## WHAT TO PRODUCE
Word for word, retype the lines from the one containing "I Have No Idea" to the one containing "3a. Productivity Commission" below, keeping both end lines and dropping the pictures.

## MATERIAL FOR THIS EXERCISE
━━━━━━━━━━━━━━━━
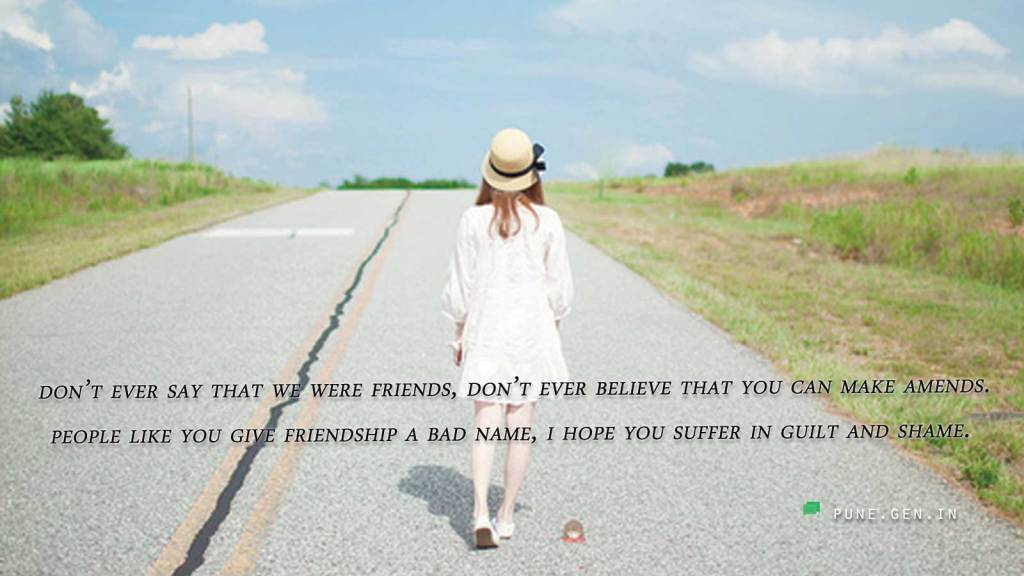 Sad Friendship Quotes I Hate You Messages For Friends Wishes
━━━━━━━━━━━━━━━━
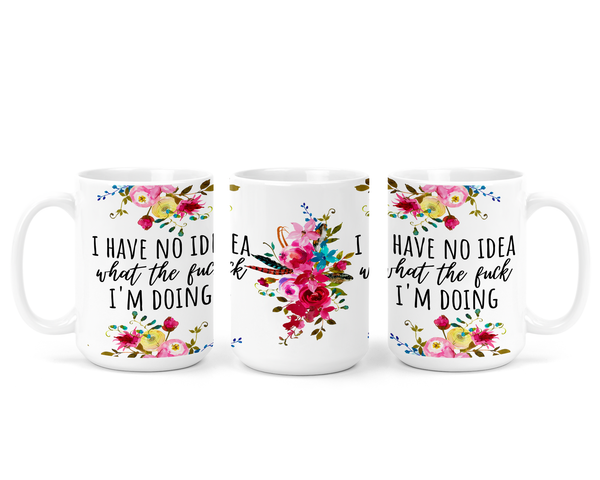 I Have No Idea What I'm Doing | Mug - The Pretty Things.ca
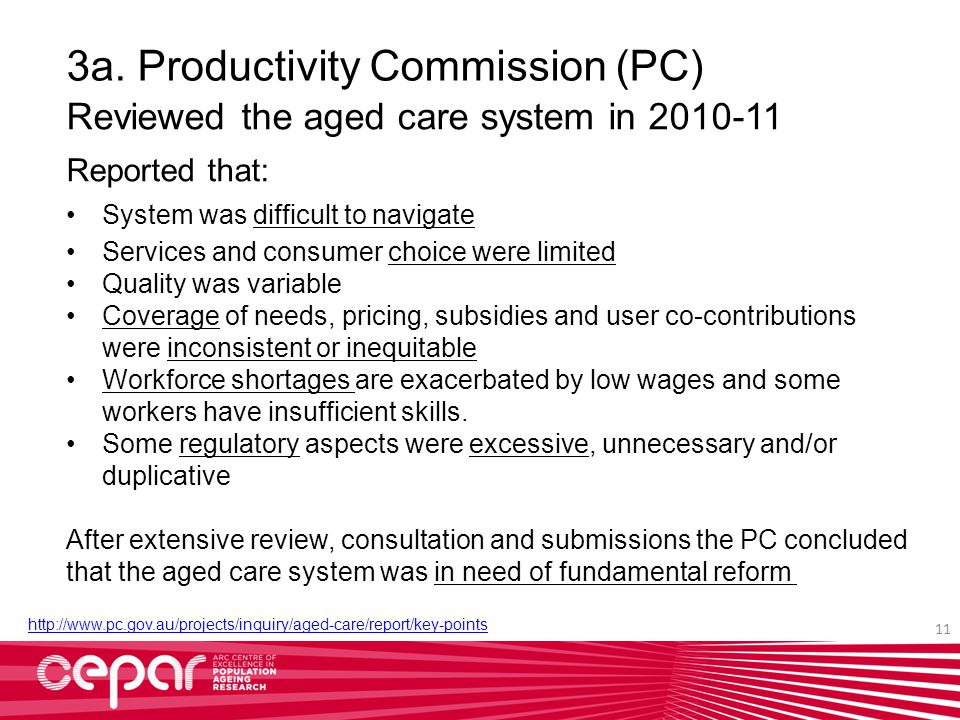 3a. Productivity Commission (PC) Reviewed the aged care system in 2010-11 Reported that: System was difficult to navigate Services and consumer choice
━━━━━━━━━━━━━━━━
## OUTPUT OF THE TASK
 I Have No Idea What I'm Doing | Mug - The Pretty Things.ca
 3a. Productivity Commission (PC) Reviewed the aged care system in 2010-11 Reported that: System was difficult to navigate Services and consumer choice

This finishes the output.